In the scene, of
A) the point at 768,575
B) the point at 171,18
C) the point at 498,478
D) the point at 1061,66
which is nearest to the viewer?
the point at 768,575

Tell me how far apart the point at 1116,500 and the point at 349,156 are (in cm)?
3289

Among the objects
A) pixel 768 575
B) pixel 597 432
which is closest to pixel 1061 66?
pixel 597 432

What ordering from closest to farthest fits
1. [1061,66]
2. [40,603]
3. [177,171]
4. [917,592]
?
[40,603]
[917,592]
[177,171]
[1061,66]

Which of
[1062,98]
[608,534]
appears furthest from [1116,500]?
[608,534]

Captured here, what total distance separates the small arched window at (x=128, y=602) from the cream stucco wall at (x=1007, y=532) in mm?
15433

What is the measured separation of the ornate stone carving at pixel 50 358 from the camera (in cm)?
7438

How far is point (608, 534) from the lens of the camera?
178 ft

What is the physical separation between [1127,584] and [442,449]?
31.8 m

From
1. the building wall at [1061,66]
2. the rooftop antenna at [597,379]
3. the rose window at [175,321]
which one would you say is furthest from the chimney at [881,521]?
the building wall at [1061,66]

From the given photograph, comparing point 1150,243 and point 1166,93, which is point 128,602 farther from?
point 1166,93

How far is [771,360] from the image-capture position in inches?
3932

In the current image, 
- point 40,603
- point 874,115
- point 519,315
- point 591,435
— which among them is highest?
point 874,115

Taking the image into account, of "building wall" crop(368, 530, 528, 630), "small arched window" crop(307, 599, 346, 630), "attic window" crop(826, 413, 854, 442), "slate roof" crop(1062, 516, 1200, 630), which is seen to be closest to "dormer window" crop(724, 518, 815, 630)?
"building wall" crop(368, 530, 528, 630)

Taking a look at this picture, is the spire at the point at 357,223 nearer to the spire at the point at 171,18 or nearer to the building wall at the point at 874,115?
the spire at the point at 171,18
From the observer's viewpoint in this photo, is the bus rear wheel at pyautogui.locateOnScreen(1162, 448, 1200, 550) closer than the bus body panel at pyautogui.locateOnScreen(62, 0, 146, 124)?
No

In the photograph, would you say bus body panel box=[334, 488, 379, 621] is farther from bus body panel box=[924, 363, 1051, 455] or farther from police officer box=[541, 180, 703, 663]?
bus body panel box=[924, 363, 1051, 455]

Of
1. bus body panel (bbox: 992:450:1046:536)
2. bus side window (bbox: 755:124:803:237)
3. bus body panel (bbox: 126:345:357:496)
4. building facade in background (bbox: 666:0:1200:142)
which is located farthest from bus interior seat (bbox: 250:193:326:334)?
★ ★ ★ ★
**AIM OF THE EXERCISE**
Your task is to extract all of the records exactly.

**RESPONSE**
In the scene, of
A) the point at 768,575
B) the point at 171,18
C) the point at 498,478
D) the point at 1061,66
which is nearest to the viewer?
the point at 768,575

Tell me how far apart the point at 1116,500 and the point at 349,156 are (in cm)?
3289

Among the objects
A) pixel 768 575
B) pixel 597 432
which is closest to pixel 1061 66?
pixel 597 432

What ordering from closest to farthest fits
1. [1061,66]
2. [40,603]
3. [177,171]
4. [917,592]
?
[40,603]
[917,592]
[177,171]
[1061,66]

Which of
[1062,98]
[608,534]
appears furthest from [1116,500]?
[608,534]

Captured here, what total distance separates the small arched window at (x=128, y=602) from the cream stucco wall at (x=1007, y=532) in mm?
15433

What is the measured separation of the ornate stone carving at pixel 50 358 from the camera (in cm)?
7438

How far is point (608, 534) from the lens of the camera?
178 ft

What is the physical separation between [1127,584] and [442,449]?
31.8 m

From
1. the building wall at [1061,66]
2. the rooftop antenna at [597,379]
3. the rose window at [175,321]
which one would you say is furthest from the chimney at [881,521]?
the building wall at [1061,66]

From the given photograph, comparing point 1150,243 and point 1166,93, which is point 128,602 farther from?
point 1166,93

How far is [771,360] from the image-capture position in inches?
3932

In the current image, 
- point 40,603
- point 874,115
- point 519,315
- point 591,435
— which among them is highest?
point 874,115

Taking the image into account, of "building wall" crop(368, 530, 528, 630), "small arched window" crop(307, 599, 346, 630), "attic window" crop(826, 413, 854, 442), "slate roof" crop(1062, 516, 1200, 630), which is seen to be closest to "dormer window" crop(724, 518, 815, 630)?
"building wall" crop(368, 530, 528, 630)

Taking a look at this picture, is the spire at the point at 357,223 nearer to the spire at the point at 171,18 or nearer to the building wall at the point at 874,115?
the spire at the point at 171,18
From the observer's viewpoint in this photo, is the bus rear wheel at pyautogui.locateOnScreen(1162, 448, 1200, 550) closer than the bus body panel at pyautogui.locateOnScreen(62, 0, 146, 124)?
No

In the photograph, would you say bus body panel box=[334, 488, 379, 621] is farther from bus body panel box=[924, 363, 1051, 455] or farther from police officer box=[541, 180, 703, 663]?
bus body panel box=[924, 363, 1051, 455]

Of
1. bus body panel (bbox: 992:450:1046:536)
2. bus side window (bbox: 755:124:803:237)
3. bus body panel (bbox: 126:345:357:496)
4. building facade in background (bbox: 666:0:1200:142)
which is located farthest from bus interior seat (bbox: 250:193:326:334)?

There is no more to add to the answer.